= PAGE =
···
What’s going to happen in terms of offices and people moving from one department to another? Are people going to be relocating or will you be consolidating offices?

We really operated in the same locations even though we were separate businesses. We don’t really see any changes there. There may be people moving around more and people transferring, but that’s more from a business point of view, not an efficiency point of view. It’s really more about where do we need the resources. Let’s say we might need a financial services person in New York or whatever. Hopefully, it will be easier to move people from one location to another to make sure we’re serving clients, but as far as closing of offices and things like that, we really have no plans. In fact, our plans are to grow the business and to add locations.

Is RSM McGladrey going to just cease to exist at this point and it’s going to be just McGladrey & Pullen? Will there still be an RSM network that you’re part of?

Yes, we will own the network so that will be part of McGladrey. RSM legally will continue at least till the end of the year because it’s much easier from an employee payroll point of view, but then it will merge into McGladrey & Pullen as of January 1, and then the network and the alliance and RSM McGladrey will merge into McGladrey & Pullen. We’ve already started to brand ourselves as McGladrey, so it’s a lot easier to do.

Didn’t you also have an international network with RSM?

Yes, we’re still part of the RSM Network and we’re working through that transition as far as the name is concerned.

What’s it going to be like operating more as an accounting firm now rather than as part of H&R Block? How do things change there?

We’re completely owned by the partners now. The partners have put capital into the transaction as well as bank financing. So our hope is that the partners step up more now to really do the things that we need to do to be successful.

So you’re completely separate from Block now? There’s no longer any relationship?

Right, totally partner owned, so there’s really no legal connection at this point. One of the restrictions we had, being partly owned by a public company, is it created independence issues for us. We couldn’t do audits for certain business lines if they owned H&R Block stock. So this really allows us to enhance our financial services industry line, because we no longer have that restriction on the one-share rule, as it’s called. The independence rules around stock ownership precluded us from going after some businesses that owned H&R Block stock, like mutual funds and hedge funds and benefit plans. If they owned Block stock, we couldn’t do the audits, and now that restriction is gone. It opens up the door for us to go after clients that we were precluded from serving before.

Does it also open the door for you to expand your tax practice?

Well, tax is not really governed by independence [rules], so the tax opportunities are the same under the old and the new.

You guys have had some problems with Block over the years and they’ve had their own issues internally. What’s it going to be like to be free of them?

Obviously we had an issue with them a few years ago [Block and RSM McGladrey sued McGladrey & Pullen in 2009 after M&P terminated their administrative services agreement, but they eventually renegotiated the deal]. But we got to where we are now because of the investments that Block has made on our behalf. I’m still a shareholder of Block and will continue to be a shareholder, so I wish them well. From their point of view, this was key to their strategy to focus on their core business, and I think they’re better positioned to be successful in the future. So like I said, I’m still a shareholder and I expect them to do well. I think it was certainly a situation where we both strategically felt this was the time. Even though they’ve done a lot of good things for us, we felt like the time was [right] for both of us to separate, and it worked out well.
···
= DATASET CONTENT =
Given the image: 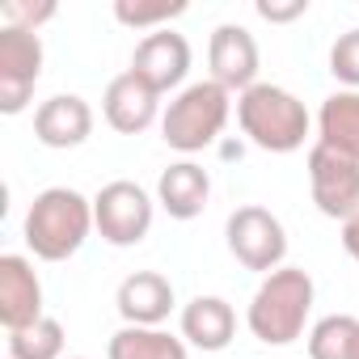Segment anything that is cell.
Here are the masks:
<instances>
[{
	"mask_svg": "<svg viewBox=\"0 0 359 359\" xmlns=\"http://www.w3.org/2000/svg\"><path fill=\"white\" fill-rule=\"evenodd\" d=\"M208 199H212V177L195 161L169 165L161 173V182H156V203L169 212V220H195V216H203Z\"/></svg>",
	"mask_w": 359,
	"mask_h": 359,
	"instance_id": "15",
	"label": "cell"
},
{
	"mask_svg": "<svg viewBox=\"0 0 359 359\" xmlns=\"http://www.w3.org/2000/svg\"><path fill=\"white\" fill-rule=\"evenodd\" d=\"M43 39L34 30L0 26V114H22L43 76Z\"/></svg>",
	"mask_w": 359,
	"mask_h": 359,
	"instance_id": "7",
	"label": "cell"
},
{
	"mask_svg": "<svg viewBox=\"0 0 359 359\" xmlns=\"http://www.w3.org/2000/svg\"><path fill=\"white\" fill-rule=\"evenodd\" d=\"M55 13H60V9L51 5V0H47V5H22V0H9V5L0 9L5 26H18V30H34V34H39V26H43V22H51Z\"/></svg>",
	"mask_w": 359,
	"mask_h": 359,
	"instance_id": "23",
	"label": "cell"
},
{
	"mask_svg": "<svg viewBox=\"0 0 359 359\" xmlns=\"http://www.w3.org/2000/svg\"><path fill=\"white\" fill-rule=\"evenodd\" d=\"M93 229L102 233V241L127 250V245H140L152 229V199L144 187L127 182H106L97 195H93Z\"/></svg>",
	"mask_w": 359,
	"mask_h": 359,
	"instance_id": "6",
	"label": "cell"
},
{
	"mask_svg": "<svg viewBox=\"0 0 359 359\" xmlns=\"http://www.w3.org/2000/svg\"><path fill=\"white\" fill-rule=\"evenodd\" d=\"M342 250L359 262V216H351V220L342 224Z\"/></svg>",
	"mask_w": 359,
	"mask_h": 359,
	"instance_id": "25",
	"label": "cell"
},
{
	"mask_svg": "<svg viewBox=\"0 0 359 359\" xmlns=\"http://www.w3.org/2000/svg\"><path fill=\"white\" fill-rule=\"evenodd\" d=\"M233 114V93L216 81H195L161 114V140L177 152H203L220 140Z\"/></svg>",
	"mask_w": 359,
	"mask_h": 359,
	"instance_id": "4",
	"label": "cell"
},
{
	"mask_svg": "<svg viewBox=\"0 0 359 359\" xmlns=\"http://www.w3.org/2000/svg\"><path fill=\"white\" fill-rule=\"evenodd\" d=\"M102 114H106V123H110L118 135H140V131H148V127L156 123V114H161V93L148 89V85L127 68V72H118V76L106 85V93H102Z\"/></svg>",
	"mask_w": 359,
	"mask_h": 359,
	"instance_id": "12",
	"label": "cell"
},
{
	"mask_svg": "<svg viewBox=\"0 0 359 359\" xmlns=\"http://www.w3.org/2000/svg\"><path fill=\"white\" fill-rule=\"evenodd\" d=\"M330 72H334V81H342L346 89L359 93V30L338 34V43L330 47Z\"/></svg>",
	"mask_w": 359,
	"mask_h": 359,
	"instance_id": "22",
	"label": "cell"
},
{
	"mask_svg": "<svg viewBox=\"0 0 359 359\" xmlns=\"http://www.w3.org/2000/svg\"><path fill=\"white\" fill-rule=\"evenodd\" d=\"M237 334V313L224 296H195L182 309V338L199 351H224Z\"/></svg>",
	"mask_w": 359,
	"mask_h": 359,
	"instance_id": "16",
	"label": "cell"
},
{
	"mask_svg": "<svg viewBox=\"0 0 359 359\" xmlns=\"http://www.w3.org/2000/svg\"><path fill=\"white\" fill-rule=\"evenodd\" d=\"M237 123L241 131L250 135L254 148L262 152H296L304 148V135H309V110L296 93L279 89V85H266L258 81L254 89H245L237 97Z\"/></svg>",
	"mask_w": 359,
	"mask_h": 359,
	"instance_id": "3",
	"label": "cell"
},
{
	"mask_svg": "<svg viewBox=\"0 0 359 359\" xmlns=\"http://www.w3.org/2000/svg\"><path fill=\"white\" fill-rule=\"evenodd\" d=\"M313 296H317V287H313V279H309L304 266H279V271H271L258 283L254 300H250V313H245L250 334L258 342H266V346H292L304 334V325H309Z\"/></svg>",
	"mask_w": 359,
	"mask_h": 359,
	"instance_id": "1",
	"label": "cell"
},
{
	"mask_svg": "<svg viewBox=\"0 0 359 359\" xmlns=\"http://www.w3.org/2000/svg\"><path fill=\"white\" fill-rule=\"evenodd\" d=\"M131 72L156 89V93H169L187 81L191 72V43L177 34V30H156V34H144L135 43V55H131Z\"/></svg>",
	"mask_w": 359,
	"mask_h": 359,
	"instance_id": "9",
	"label": "cell"
},
{
	"mask_svg": "<svg viewBox=\"0 0 359 359\" xmlns=\"http://www.w3.org/2000/svg\"><path fill=\"white\" fill-rule=\"evenodd\" d=\"M118 317L123 325H165L173 313V283L161 271H135L118 283Z\"/></svg>",
	"mask_w": 359,
	"mask_h": 359,
	"instance_id": "14",
	"label": "cell"
},
{
	"mask_svg": "<svg viewBox=\"0 0 359 359\" xmlns=\"http://www.w3.org/2000/svg\"><path fill=\"white\" fill-rule=\"evenodd\" d=\"M254 9H258L262 22H279L283 26V22H296V18L309 13V0H287V5H279V0H258Z\"/></svg>",
	"mask_w": 359,
	"mask_h": 359,
	"instance_id": "24",
	"label": "cell"
},
{
	"mask_svg": "<svg viewBox=\"0 0 359 359\" xmlns=\"http://www.w3.org/2000/svg\"><path fill=\"white\" fill-rule=\"evenodd\" d=\"M93 135V106L81 93H55L34 110V140L43 148H81Z\"/></svg>",
	"mask_w": 359,
	"mask_h": 359,
	"instance_id": "13",
	"label": "cell"
},
{
	"mask_svg": "<svg viewBox=\"0 0 359 359\" xmlns=\"http://www.w3.org/2000/svg\"><path fill=\"white\" fill-rule=\"evenodd\" d=\"M106 359H187V338H173L161 325H123L110 338Z\"/></svg>",
	"mask_w": 359,
	"mask_h": 359,
	"instance_id": "18",
	"label": "cell"
},
{
	"mask_svg": "<svg viewBox=\"0 0 359 359\" xmlns=\"http://www.w3.org/2000/svg\"><path fill=\"white\" fill-rule=\"evenodd\" d=\"M5 359H9V355H5Z\"/></svg>",
	"mask_w": 359,
	"mask_h": 359,
	"instance_id": "28",
	"label": "cell"
},
{
	"mask_svg": "<svg viewBox=\"0 0 359 359\" xmlns=\"http://www.w3.org/2000/svg\"><path fill=\"white\" fill-rule=\"evenodd\" d=\"M208 68H212V81L224 85L229 93H245L258 85V43L245 26H216L212 30V43H208Z\"/></svg>",
	"mask_w": 359,
	"mask_h": 359,
	"instance_id": "10",
	"label": "cell"
},
{
	"mask_svg": "<svg viewBox=\"0 0 359 359\" xmlns=\"http://www.w3.org/2000/svg\"><path fill=\"white\" fill-rule=\"evenodd\" d=\"M359 317L351 313H330L309 330V359H351Z\"/></svg>",
	"mask_w": 359,
	"mask_h": 359,
	"instance_id": "19",
	"label": "cell"
},
{
	"mask_svg": "<svg viewBox=\"0 0 359 359\" xmlns=\"http://www.w3.org/2000/svg\"><path fill=\"white\" fill-rule=\"evenodd\" d=\"M9 359H64V325L55 317H43L26 330H13Z\"/></svg>",
	"mask_w": 359,
	"mask_h": 359,
	"instance_id": "20",
	"label": "cell"
},
{
	"mask_svg": "<svg viewBox=\"0 0 359 359\" xmlns=\"http://www.w3.org/2000/svg\"><path fill=\"white\" fill-rule=\"evenodd\" d=\"M22 233H26V245L34 250V258L68 262L93 233V199H85L72 187H47L34 195Z\"/></svg>",
	"mask_w": 359,
	"mask_h": 359,
	"instance_id": "2",
	"label": "cell"
},
{
	"mask_svg": "<svg viewBox=\"0 0 359 359\" xmlns=\"http://www.w3.org/2000/svg\"><path fill=\"white\" fill-rule=\"evenodd\" d=\"M187 13V5L182 0H152V5H144V0H118L114 5V18H118V26H131V30H169V22L173 18H182Z\"/></svg>",
	"mask_w": 359,
	"mask_h": 359,
	"instance_id": "21",
	"label": "cell"
},
{
	"mask_svg": "<svg viewBox=\"0 0 359 359\" xmlns=\"http://www.w3.org/2000/svg\"><path fill=\"white\" fill-rule=\"evenodd\" d=\"M309 191L321 216L346 224L351 216H359V161L325 144H313L309 148Z\"/></svg>",
	"mask_w": 359,
	"mask_h": 359,
	"instance_id": "8",
	"label": "cell"
},
{
	"mask_svg": "<svg viewBox=\"0 0 359 359\" xmlns=\"http://www.w3.org/2000/svg\"><path fill=\"white\" fill-rule=\"evenodd\" d=\"M68 359H85V355H68Z\"/></svg>",
	"mask_w": 359,
	"mask_h": 359,
	"instance_id": "27",
	"label": "cell"
},
{
	"mask_svg": "<svg viewBox=\"0 0 359 359\" xmlns=\"http://www.w3.org/2000/svg\"><path fill=\"white\" fill-rule=\"evenodd\" d=\"M224 237H229V254L245 266V271H258V275H271L283 266L287 258V233H283V220L258 203H245L229 216L224 224Z\"/></svg>",
	"mask_w": 359,
	"mask_h": 359,
	"instance_id": "5",
	"label": "cell"
},
{
	"mask_svg": "<svg viewBox=\"0 0 359 359\" xmlns=\"http://www.w3.org/2000/svg\"><path fill=\"white\" fill-rule=\"evenodd\" d=\"M317 144L359 161V93L355 89H338L321 102L317 114Z\"/></svg>",
	"mask_w": 359,
	"mask_h": 359,
	"instance_id": "17",
	"label": "cell"
},
{
	"mask_svg": "<svg viewBox=\"0 0 359 359\" xmlns=\"http://www.w3.org/2000/svg\"><path fill=\"white\" fill-rule=\"evenodd\" d=\"M43 317V283L34 275V262L22 254H5L0 258V325L13 334Z\"/></svg>",
	"mask_w": 359,
	"mask_h": 359,
	"instance_id": "11",
	"label": "cell"
},
{
	"mask_svg": "<svg viewBox=\"0 0 359 359\" xmlns=\"http://www.w3.org/2000/svg\"><path fill=\"white\" fill-rule=\"evenodd\" d=\"M351 359H359V330H355V346H351Z\"/></svg>",
	"mask_w": 359,
	"mask_h": 359,
	"instance_id": "26",
	"label": "cell"
}]
</instances>
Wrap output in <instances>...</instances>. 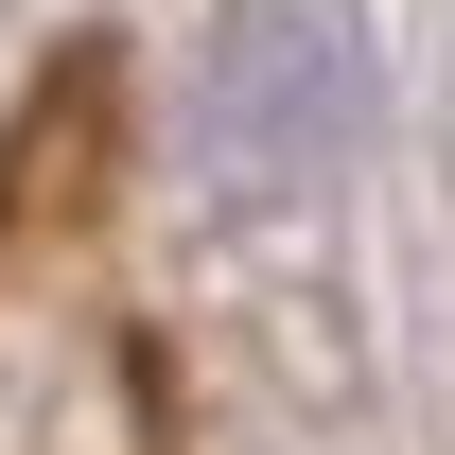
···
In the interview above, why does becoming fully partner-owned let the firm expand its financial services industry line? Answer in one to three sentences.

= RESPONSE BELOW =
While the firm was partly owned by a public company, independence rules on stock ownership barred it from auditing businesses that owned H&R Block stock, such as mutual funds, hedge funds and benefit plans. Now that it is totally partner-owned, that restriction is gone. It can pursue clients it was previously precluded from serving.